Here's a short program fragment that generates an SVG path connecting 4 points:

print("<path fill=\"none\" stroke=\"red\" stroke-width=\"1px\" d=\""); 
beginShape();
for (var i=0; i<4; i++){
  var x = random(width); 
  var y = random(height); 
  vertex(x,y);

  if (i==0){
    print("\tM" + x + " " + y); // moveto
  } else {
    print("\tL" + x + " " + y); // lineto
  }
}
endShape(); 
print("Z\" />");

This produces the following output (which would be saved to a text/SVG file):

<path fill="none" stroke="red" stroke-width="1px" d=" 
    M94.73723107948899 183.98977555334568 
    L75.58012185618281 296.7598518356681 
    L286.80395456030965 46.89168855547905 
    L82.31999790295959 188.9366129413247 
Z" /> 

SVG units are 1/96th of an inch, so it's clear that there's an enormous amount of unnecessary precision here, and it bloats the file. Instead, using nf() to provide just 2 decimal values — which is still accurate to ~1/10,000th of an inch — reduces the file size immensely. This also makes a practical difference in how much time is required for the plotter drivers to process the file.

limzykenneth commented 1 year ago

Circling back to this after a couple of month, I'm glad to say I've found a use for nf() in one of my projects and also have the problem described above. After looking into it there seem to be a few different scenarios to address. The main source of the problem is that nf() uses toString() on the number directly and with exponent values that notation will be preserved as well.

nf() with very small number

If the expectation is for something like 1.23e-20 to output 0.00 from nf() we can use Number.toFixed(). It takes care of converting exponential notation to full decimal totation reasonably well and we don't have to worry about parsing the number completely manually as we do now in nf().

nf() with very large number

Number.toFixed() also work with large numbers until the exponent becomes +21 in which case it returns the number with exponent as well. However by this point the value will already be larger than Number.MAX_SAFE_INTEGER (which is only about 9e+15) and normal behaviour of Numbers may not apply anymore.
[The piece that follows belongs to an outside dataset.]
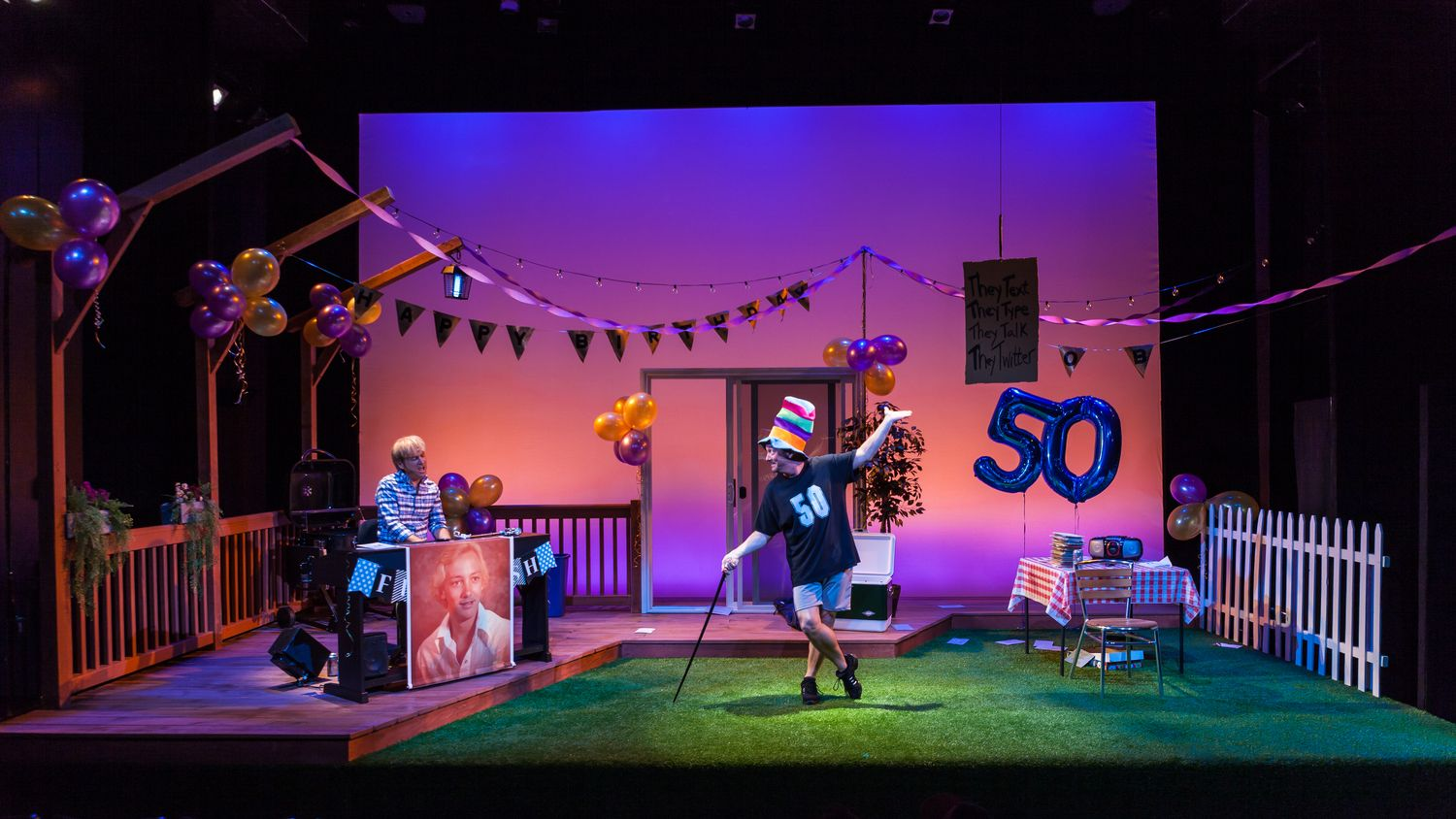Happy 50ish. Theatre Row. Scenic design and lighting by ...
We can possibly check the number being passed in to be smaller than MAX_SAFE_INTEGER and print a FES message for the problem and maybe suggest using BigInt.

Getting nf() values for very small and very large numbers but include exponent info

This we can probably go with @golanlevin's suggestion of implementing nfe() so some degree of accuracy can be preserved for these numbers.

aditya-shrivastavv commented 1 year ago

please assign this to me, i think i can take this forward

aditya-shrivastavv commented 1 year ago

Is their something remaining I can help with to close this issue ?

limzykenneth commented 1 year ago

There is only the question of nfe() which would be a new feature, as such I would like to leave the issue open to get more comments from the community first before actually moving to implementation.

Qianqianye commented 11 months ago

Thank you all for working on this issue. I am inviting the current Math stewards to this discussion @limzykenneth, @ericnlchen, @ChihYungChang, @bsubbaraman, @albertomancia, @JazerUCSB, @tedkmburu, @perminder-17, @Obi-Engine10, @jeanetteandrews. Would love to hear what y'all think. Thanks!